▶ **Required tasks**
• A. In the excerpt on atomic facts below, in what year did Russell make the suggestions that the described account builds on?
• B. List each relation that the excerpt on atomic facts below introduces with a bold symbol, giving the symbol and what it expresses.

▶ **Excerpt**
_ _ _

Another account of expressions such as “the fact that Fa” builds on suggestions made by Russell in 1913 (Hochberg 2001). Let ‘\(\mathbf{T}\)’, ‘\(\mathbf{A}\)’ and ‘\(\mathbf{IN}\)’ express the relations ‘is a term in’, ‘is an attribute in’ and ‘informs’, respectively. These relations are the formal ontological relations between atomic facts, on the one hand, and their terms (objects), attributes (properties) and forms, on the other hand. Then the structure of “the fact that Fa exists” is:

\[ \mathrm{E}![\iota f(\mathbf{T}(a, f) \amp \mathbf{A}(F, f) \amp \mathbf{IN}(\phi x, f))] \]

That is, the fact that contains \(a\) as a term and \(F\) as an attribute and that is of the form \(\phi x\) exists. It has also been argued that what underlies talk about an object exemplifying a property is just the relations of being a term in a fact and being an attribute in a fact (Sprigge 1970).

_ _ _

▶ **Recorded data**

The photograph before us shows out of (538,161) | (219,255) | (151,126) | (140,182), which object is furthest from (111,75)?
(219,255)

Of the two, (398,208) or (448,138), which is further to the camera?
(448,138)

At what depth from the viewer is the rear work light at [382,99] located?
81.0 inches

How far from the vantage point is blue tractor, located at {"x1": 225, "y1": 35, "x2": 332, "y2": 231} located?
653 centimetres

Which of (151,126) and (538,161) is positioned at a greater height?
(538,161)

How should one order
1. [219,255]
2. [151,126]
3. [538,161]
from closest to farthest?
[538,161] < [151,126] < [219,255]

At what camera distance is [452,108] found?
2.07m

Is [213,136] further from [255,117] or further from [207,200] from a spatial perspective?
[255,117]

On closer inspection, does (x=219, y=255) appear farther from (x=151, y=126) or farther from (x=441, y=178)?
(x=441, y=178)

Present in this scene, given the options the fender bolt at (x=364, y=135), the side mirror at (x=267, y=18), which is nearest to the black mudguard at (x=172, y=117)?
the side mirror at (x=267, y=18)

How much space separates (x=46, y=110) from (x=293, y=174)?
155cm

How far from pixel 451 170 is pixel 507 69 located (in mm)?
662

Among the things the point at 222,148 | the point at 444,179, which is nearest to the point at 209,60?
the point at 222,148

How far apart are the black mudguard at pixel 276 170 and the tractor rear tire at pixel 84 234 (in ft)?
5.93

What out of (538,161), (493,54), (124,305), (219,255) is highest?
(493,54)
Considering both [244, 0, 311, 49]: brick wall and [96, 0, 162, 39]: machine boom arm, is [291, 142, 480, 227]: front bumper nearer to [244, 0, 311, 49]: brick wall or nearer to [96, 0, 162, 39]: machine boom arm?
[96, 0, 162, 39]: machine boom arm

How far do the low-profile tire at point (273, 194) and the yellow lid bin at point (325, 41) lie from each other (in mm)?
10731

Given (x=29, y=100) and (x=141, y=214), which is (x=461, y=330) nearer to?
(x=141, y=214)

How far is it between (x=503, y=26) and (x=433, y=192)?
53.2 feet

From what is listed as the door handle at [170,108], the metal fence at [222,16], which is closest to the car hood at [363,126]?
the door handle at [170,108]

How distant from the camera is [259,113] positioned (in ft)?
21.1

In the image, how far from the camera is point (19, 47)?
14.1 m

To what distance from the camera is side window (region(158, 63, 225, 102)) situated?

_ _ _

▶ **Expected results**
• A. 1913

• B.
T: is a term in
A: is an attribute in
IN: informs